Timothy O'Malley, who teaches at the University of Notre Dame, agrees that while the sex abuse crisis may precipitate formal leaving for some, those Catholics were "on the margins" and perhaps not practicing anyway, sometimes because of disagreements over church teachings on sexuality, marriage and divorce.
In fact, of the 150 students in his course on the sacrament of marriage this fall, only one mentioned in a required "theological biography" that he had doubts about the church related to the present crisis.
Although admittedly a nonrepresentative sample, O'Malley's students appear committed to the church. "They seem to love the Eucharist. They are looking for a spiritual tradition to guide their lives," O'Malley, director of Notre Dame's Center for Liturgy, said in an email interview with NCR. "Even those who struggle with the church's teaching on homosexuality still want guidance from the theological richness of the church."

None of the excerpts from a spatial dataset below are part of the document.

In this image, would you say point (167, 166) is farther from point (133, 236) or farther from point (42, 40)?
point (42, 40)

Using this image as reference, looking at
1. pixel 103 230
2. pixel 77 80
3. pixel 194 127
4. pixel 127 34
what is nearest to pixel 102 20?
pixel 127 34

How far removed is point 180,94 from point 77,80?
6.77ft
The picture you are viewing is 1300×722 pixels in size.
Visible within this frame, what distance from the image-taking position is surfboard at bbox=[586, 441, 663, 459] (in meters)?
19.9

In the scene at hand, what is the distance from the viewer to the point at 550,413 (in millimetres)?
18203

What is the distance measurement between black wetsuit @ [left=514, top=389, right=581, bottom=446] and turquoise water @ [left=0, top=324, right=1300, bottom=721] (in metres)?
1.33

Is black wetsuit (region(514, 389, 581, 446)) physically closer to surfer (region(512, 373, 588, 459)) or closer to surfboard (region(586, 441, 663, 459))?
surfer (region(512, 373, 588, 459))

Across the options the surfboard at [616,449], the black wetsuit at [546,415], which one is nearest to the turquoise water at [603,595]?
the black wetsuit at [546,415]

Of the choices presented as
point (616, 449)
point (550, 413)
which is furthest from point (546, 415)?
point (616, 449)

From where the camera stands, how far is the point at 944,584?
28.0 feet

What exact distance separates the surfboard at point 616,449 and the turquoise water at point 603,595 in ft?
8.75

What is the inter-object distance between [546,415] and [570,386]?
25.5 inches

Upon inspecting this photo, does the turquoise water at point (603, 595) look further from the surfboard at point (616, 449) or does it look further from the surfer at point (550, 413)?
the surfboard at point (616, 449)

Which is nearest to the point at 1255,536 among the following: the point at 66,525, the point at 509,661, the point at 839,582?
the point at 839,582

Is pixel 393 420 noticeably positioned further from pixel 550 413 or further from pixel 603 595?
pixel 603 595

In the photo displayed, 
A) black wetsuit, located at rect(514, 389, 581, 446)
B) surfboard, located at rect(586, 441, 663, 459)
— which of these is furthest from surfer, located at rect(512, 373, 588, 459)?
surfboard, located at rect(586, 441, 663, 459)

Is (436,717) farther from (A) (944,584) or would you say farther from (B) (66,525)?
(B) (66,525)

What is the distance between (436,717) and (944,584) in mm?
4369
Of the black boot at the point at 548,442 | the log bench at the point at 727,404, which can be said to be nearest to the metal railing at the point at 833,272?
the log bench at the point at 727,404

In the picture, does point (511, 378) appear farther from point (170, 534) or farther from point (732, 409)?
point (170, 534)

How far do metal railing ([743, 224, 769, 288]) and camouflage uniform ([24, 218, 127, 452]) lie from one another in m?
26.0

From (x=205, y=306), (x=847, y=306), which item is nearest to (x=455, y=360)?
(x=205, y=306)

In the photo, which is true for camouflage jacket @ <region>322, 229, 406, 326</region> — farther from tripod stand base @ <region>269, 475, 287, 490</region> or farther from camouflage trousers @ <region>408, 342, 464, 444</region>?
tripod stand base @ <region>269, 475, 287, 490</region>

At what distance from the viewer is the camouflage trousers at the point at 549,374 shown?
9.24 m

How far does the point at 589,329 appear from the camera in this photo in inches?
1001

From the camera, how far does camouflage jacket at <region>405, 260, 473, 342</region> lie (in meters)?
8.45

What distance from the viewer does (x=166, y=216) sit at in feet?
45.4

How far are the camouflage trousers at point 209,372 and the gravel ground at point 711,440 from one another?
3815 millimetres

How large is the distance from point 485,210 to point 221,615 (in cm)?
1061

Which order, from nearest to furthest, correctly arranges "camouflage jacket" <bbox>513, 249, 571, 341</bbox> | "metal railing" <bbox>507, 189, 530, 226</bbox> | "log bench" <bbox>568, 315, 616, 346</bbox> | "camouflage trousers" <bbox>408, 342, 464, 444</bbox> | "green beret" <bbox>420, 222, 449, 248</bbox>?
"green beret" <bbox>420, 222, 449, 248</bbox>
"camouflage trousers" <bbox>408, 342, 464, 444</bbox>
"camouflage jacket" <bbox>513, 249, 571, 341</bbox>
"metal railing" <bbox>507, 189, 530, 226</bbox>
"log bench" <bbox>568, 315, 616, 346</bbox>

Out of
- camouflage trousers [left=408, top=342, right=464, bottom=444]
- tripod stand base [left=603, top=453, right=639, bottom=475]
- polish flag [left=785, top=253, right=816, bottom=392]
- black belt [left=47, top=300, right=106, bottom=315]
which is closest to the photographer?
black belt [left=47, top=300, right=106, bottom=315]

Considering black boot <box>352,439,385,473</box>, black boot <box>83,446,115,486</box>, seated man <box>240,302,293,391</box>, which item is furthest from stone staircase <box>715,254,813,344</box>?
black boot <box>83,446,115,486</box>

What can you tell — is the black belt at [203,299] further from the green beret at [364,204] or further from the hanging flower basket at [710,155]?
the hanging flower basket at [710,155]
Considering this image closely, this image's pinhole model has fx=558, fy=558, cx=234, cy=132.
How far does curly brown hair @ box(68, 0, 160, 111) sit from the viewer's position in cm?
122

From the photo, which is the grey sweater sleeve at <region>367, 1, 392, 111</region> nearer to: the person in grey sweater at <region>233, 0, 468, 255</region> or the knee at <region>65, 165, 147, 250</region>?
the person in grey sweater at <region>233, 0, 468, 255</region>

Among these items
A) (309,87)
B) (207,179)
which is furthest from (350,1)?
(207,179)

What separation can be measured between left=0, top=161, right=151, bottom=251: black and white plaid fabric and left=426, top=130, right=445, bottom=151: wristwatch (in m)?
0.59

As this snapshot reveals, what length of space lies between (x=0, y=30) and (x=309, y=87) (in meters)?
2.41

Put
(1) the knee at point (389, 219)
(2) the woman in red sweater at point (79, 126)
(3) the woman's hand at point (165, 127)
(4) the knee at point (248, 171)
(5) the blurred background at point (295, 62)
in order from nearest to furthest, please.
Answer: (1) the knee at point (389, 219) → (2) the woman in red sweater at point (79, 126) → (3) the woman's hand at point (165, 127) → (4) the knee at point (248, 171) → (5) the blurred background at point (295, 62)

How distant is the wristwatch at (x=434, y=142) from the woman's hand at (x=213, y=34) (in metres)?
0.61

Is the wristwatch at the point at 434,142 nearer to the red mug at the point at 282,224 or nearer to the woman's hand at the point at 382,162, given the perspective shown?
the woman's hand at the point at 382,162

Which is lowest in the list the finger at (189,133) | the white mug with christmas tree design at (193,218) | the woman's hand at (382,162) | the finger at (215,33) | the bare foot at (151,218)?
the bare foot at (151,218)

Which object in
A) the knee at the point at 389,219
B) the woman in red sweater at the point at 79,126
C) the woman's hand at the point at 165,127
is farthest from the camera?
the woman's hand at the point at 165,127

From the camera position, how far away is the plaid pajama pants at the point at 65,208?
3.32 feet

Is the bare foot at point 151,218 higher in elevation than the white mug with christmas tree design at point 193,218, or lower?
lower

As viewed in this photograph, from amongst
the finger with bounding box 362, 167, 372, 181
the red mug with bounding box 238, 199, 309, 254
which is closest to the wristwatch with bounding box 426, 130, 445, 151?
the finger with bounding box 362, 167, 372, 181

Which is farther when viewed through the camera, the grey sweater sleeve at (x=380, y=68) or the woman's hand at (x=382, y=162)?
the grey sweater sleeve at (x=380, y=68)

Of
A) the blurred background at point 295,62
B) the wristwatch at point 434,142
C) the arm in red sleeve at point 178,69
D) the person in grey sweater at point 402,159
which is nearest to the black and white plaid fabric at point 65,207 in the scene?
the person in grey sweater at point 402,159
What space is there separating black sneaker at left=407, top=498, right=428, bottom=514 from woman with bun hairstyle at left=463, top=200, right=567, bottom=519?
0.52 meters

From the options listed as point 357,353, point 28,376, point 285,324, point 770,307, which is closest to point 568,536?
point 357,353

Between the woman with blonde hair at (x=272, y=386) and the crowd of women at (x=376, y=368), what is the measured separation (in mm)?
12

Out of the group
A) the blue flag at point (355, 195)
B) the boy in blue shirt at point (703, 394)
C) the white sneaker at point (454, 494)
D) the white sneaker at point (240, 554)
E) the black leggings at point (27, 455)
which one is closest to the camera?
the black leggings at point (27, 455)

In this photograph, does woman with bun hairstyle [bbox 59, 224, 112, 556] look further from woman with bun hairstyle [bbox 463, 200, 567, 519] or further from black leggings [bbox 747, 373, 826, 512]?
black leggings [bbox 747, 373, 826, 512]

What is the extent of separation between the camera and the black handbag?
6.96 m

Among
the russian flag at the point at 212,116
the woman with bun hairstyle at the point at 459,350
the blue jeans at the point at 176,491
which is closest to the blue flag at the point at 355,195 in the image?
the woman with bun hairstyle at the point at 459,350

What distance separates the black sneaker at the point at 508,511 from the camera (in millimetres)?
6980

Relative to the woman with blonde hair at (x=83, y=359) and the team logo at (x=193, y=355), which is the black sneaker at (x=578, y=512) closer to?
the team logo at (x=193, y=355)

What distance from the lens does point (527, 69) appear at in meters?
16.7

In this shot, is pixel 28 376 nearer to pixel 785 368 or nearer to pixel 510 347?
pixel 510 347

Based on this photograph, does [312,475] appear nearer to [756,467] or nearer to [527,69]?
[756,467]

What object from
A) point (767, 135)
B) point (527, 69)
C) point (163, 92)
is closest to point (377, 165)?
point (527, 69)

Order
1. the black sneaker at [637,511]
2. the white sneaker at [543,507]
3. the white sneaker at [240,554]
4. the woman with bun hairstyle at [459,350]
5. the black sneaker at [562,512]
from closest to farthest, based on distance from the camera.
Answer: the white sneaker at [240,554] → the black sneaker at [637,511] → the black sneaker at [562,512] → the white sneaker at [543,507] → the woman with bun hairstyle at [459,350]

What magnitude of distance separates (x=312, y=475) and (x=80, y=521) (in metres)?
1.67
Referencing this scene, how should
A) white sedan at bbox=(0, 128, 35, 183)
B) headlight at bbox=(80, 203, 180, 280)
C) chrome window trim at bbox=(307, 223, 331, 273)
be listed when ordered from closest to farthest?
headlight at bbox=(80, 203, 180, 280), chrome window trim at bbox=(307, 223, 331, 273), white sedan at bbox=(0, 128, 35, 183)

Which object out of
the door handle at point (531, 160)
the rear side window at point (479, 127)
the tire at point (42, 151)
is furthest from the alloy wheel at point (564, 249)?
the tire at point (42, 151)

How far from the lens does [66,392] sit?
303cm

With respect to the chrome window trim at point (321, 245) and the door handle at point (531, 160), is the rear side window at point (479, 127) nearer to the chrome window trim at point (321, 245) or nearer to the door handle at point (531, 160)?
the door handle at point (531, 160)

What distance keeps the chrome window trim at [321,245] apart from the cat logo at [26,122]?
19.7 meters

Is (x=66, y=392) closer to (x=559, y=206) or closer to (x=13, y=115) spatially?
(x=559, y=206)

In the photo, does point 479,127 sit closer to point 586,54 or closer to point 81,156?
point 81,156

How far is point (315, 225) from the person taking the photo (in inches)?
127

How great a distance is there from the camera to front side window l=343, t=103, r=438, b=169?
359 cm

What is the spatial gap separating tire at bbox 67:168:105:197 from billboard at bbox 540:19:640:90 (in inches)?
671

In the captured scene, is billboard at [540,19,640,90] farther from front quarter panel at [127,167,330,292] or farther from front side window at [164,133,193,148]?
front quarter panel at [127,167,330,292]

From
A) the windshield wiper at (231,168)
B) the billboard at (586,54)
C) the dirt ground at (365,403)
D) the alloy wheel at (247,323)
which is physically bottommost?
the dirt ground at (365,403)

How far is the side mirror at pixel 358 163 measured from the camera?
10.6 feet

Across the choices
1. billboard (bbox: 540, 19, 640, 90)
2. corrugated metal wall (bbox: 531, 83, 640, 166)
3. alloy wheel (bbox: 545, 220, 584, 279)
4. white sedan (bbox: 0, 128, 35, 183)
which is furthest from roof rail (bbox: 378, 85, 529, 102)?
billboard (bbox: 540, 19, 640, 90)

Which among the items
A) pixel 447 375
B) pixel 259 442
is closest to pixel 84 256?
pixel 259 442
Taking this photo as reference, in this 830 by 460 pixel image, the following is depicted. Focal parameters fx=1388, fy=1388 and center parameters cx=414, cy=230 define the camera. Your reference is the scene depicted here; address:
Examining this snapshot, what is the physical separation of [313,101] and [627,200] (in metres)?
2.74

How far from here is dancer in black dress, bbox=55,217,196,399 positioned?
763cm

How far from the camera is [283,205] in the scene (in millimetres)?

O'Malley was one of 43 signers of "An Open Letter from Young Catholics" published by the conservative journal First Things after McCarrick was removed from the College of Cardinals. That letter stressed dismay over and called for an independent investigation of sexually active priests, sexual assault of seminarians, and even "drug-fueled orgies in Vatican apartments."
Later, a group of young theologians organized another statement — eventually signed by more than 5,000 Catholics of all ages — calling for the mass resignation of all U.S. bishops, in light of the McCarrick allegations and those in the Pennsylvania grand jury report.
Annie Selak, a theology doctoral candidate at Boston College, signed that statement, which was conceived of and shared widely on social media, where many young Catholics gravitate.
For Selak, the Pennsylvania report was a "breaking point," not because it was new, but precisely because it signaled to her that the church doesn't seem to have changed.
"My entire life in the church has been marked by sexual abuse and cover-up," said Selak, noting that the priest who baptized her was charged with 38 counts of molestation and eventually committed suicide.
"That's part of why the younger generation is having a different response: not because it's new information, but because it's the only story of the church we've known," she said.
But as 35-year-old Selak prepares for the baptism of her first child in about month, she realizes that younger Catholics who stay are seeing this moment as a "call to action."
"Younger people are asking what we can do to make sure this isn't the church," she said. "There has to be more to the church than this."